Among Hollywood producers DeVon Franklin is unique. Not because he is one of the youngest (just into his 30s) big studio producers, nor that he is African American. It is because he is Vice President in Charge of Production at Columbia Pictures and a weekend preacher. Now that, you must admit, is unique. A Seventh Day Adventist at that, which means that his Sabbath begins on a Friday evening when a film crew might still be filming a scene, and yet, he reports, this has not been a problem because he was up front about his faith from the very beginning.
Hollywood is not as filled with unprincipled people as its detractors believe. This, and more, DeVon told me when we talked recently about how his faith informs his work, his new book, and the film he was instrumental in getting produced.
Because this is a film review column, let’s begin with Jumping the Broom, a movie filled with Tyler Perry-like humor, meaning that several of the male characters make outrageous remarks about sex, while still others evince a deep faith in God. After talking with DeVon (he was quick to tell me to call him by his first name) for a while, I asked about his film.
“I’m very excited about it!” he replied. “It has such good people (Angela Bassett, Loretta Devine, Paula Patton, Laz Alonso, Mike Epps, and Romeo Miller are just some of the headliners). It’s about a wedding and a love relationship in which people wait until marriage to come together. And this isn’t preached. It’s just there in the story for people to see.”
DeVon Franklin’s book, Produced By Faith: Navigating the Road to Success Without Compromising Your True Self, is an intriguing combination of memoir (lots of information about how he came to work in the film industry and how a studio operates), of inspirational testimony, and of self-help advice for those in the early stages of their careers. Actually, “self-help” would be a misnomer, DeVon preferring “God-help.”
He writes at the conclusion of Chapter One: “My primary God-given assignment and goal is to inspire you. If I can take my personal ambition and my service to Christ and make both more successful without compromising—you can.

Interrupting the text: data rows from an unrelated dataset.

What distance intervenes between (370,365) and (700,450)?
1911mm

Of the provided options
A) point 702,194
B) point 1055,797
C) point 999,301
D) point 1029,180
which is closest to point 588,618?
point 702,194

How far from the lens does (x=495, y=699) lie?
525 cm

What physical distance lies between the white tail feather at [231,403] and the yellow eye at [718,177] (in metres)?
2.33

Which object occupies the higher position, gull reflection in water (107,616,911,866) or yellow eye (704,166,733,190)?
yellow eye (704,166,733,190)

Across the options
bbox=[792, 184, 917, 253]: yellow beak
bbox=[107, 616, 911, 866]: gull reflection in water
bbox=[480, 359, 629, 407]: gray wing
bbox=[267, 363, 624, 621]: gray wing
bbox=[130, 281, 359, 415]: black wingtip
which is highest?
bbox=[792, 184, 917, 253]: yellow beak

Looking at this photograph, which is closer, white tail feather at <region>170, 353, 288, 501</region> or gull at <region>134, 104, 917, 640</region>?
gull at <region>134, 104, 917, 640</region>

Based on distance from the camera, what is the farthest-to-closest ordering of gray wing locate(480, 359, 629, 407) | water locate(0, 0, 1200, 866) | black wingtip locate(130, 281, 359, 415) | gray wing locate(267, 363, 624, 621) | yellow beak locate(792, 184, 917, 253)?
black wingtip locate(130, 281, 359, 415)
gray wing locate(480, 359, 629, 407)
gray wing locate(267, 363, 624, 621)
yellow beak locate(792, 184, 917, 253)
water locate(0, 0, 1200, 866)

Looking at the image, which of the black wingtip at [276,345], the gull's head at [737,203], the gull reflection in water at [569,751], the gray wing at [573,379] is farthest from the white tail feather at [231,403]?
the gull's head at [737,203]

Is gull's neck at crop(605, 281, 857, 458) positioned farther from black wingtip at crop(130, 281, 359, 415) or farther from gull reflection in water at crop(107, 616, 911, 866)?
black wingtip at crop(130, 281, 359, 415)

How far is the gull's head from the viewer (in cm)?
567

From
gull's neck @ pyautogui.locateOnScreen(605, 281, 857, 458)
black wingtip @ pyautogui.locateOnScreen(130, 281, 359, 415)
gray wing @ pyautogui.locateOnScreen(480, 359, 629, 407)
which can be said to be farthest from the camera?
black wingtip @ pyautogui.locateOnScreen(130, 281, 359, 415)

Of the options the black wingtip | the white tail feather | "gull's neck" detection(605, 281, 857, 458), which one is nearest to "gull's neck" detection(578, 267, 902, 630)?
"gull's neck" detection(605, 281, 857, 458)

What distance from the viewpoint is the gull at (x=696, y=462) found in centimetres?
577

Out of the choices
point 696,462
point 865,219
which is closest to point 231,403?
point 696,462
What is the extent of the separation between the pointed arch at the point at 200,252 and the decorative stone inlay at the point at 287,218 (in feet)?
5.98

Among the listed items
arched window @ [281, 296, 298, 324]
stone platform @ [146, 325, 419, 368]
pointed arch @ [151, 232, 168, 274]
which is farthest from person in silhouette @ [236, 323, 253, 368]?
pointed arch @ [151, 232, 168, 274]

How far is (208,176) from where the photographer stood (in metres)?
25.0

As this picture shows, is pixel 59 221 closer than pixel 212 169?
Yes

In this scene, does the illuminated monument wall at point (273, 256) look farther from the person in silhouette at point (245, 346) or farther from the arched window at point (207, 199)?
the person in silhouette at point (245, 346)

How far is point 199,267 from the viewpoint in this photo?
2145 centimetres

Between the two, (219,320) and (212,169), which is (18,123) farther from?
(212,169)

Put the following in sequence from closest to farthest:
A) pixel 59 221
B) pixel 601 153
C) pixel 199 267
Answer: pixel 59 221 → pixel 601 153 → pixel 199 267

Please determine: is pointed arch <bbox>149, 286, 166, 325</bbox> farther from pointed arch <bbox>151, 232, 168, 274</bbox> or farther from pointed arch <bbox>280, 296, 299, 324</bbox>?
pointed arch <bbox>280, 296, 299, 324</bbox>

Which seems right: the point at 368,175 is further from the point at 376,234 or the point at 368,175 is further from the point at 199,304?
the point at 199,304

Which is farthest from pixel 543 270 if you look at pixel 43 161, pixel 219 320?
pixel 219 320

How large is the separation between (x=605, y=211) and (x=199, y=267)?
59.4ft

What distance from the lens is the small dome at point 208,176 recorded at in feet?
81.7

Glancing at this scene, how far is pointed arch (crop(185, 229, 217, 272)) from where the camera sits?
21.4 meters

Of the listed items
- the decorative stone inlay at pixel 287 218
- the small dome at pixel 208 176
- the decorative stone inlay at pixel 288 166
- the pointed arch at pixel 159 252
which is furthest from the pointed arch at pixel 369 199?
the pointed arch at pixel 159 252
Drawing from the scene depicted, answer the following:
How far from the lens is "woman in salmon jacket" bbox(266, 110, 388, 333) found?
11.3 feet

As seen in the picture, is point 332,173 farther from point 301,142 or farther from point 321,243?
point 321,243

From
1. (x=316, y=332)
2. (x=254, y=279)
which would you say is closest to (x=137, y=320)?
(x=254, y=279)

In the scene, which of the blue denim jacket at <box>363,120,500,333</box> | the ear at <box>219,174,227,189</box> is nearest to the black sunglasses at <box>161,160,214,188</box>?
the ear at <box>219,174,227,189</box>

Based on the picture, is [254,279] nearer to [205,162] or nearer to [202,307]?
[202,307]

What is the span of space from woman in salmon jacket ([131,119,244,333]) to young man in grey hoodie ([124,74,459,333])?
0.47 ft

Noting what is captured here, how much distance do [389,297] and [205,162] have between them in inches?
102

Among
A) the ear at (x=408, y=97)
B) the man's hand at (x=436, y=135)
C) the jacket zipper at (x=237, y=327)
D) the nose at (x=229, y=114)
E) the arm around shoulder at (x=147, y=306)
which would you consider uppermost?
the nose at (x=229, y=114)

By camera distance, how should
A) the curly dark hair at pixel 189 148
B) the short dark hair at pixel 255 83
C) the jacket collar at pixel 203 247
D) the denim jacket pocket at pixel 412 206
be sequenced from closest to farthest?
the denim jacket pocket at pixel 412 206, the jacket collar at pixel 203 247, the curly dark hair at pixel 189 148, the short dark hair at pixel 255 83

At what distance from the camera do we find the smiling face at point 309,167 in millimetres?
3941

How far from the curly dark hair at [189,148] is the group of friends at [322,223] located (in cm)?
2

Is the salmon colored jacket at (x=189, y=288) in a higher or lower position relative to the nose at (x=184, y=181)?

Let this be your handbook for progressing in your career and your faith at the same time, without compromising either one.”
Early on in the book he writes that it was while he was Sony’s point man in Beijing, China overseeing work on the remake of The Karate Kid that the idea for writing it came to him. He was sitting on a park bench reading Paul’s Letter to the Romans at the time. I asked him if there was a particular passage, thinking of how important Paul’s Letter has been in Christian history, especially in the spiritual awakening of Martin Luther and John Wesley.
DeVon’s answer, “Well, I had had a busy week. Flown to London for a premier, and then back to the U.S., and then on to Beijing—clear around the world. Some would say that I live in the fast lane, so busy, always on the go and all. But it really isn’t that way for me. I am always taking with me and reading my Bible, and God is with me.
I see myself as living in the ‘faith lane.’ Anyway, I had been reading Romans, and when I got to the 8th chapter, I knew that I should write a book to help those seeking success in their lives, and that they do not need to downplay their faith, that God wanted to bless them and bring them success, if they stay with their principles.”
DeVon writes how standing up for one of his basic principles, that of keeping the Sabbath, has had a very positive result in his career and life. As mentioned earlier, DeVon is a member of the Seventh Day Adventist Church, and indeed a preacher filling the pulpit once a month at his home church in Oakland. Thus his Sabbath is not a Sunday, but begins with sundown on a Friday. He was part of a crew at the time when it became necessary to film a shot before the end of the day.
He nervously looked at the sun lowering in the sky. “On that shoot they wanted me to help with the camera, but when I told them I couldn’t work on the Sabbath, they were okay with that. I have found that people in Hollywood have been very understanding of my beliefs. I’ve talked about them at times with members of the film crew, and we’ve prayed together and such. People sometimes think of Hollywood as being so full of evil and such, but it’s not been that way for me.”
I expressed my appreciation that his autobiographical book was not a “Gospel of Success” book like those peddled by some TV preachers, and he replied “No, it isn’t, although I do think that God wants to bless us, both spiritually and physically. But it’s the spiritual that is most important. God expects us to get ready and to do our part. He doesn’t just do everything for us.”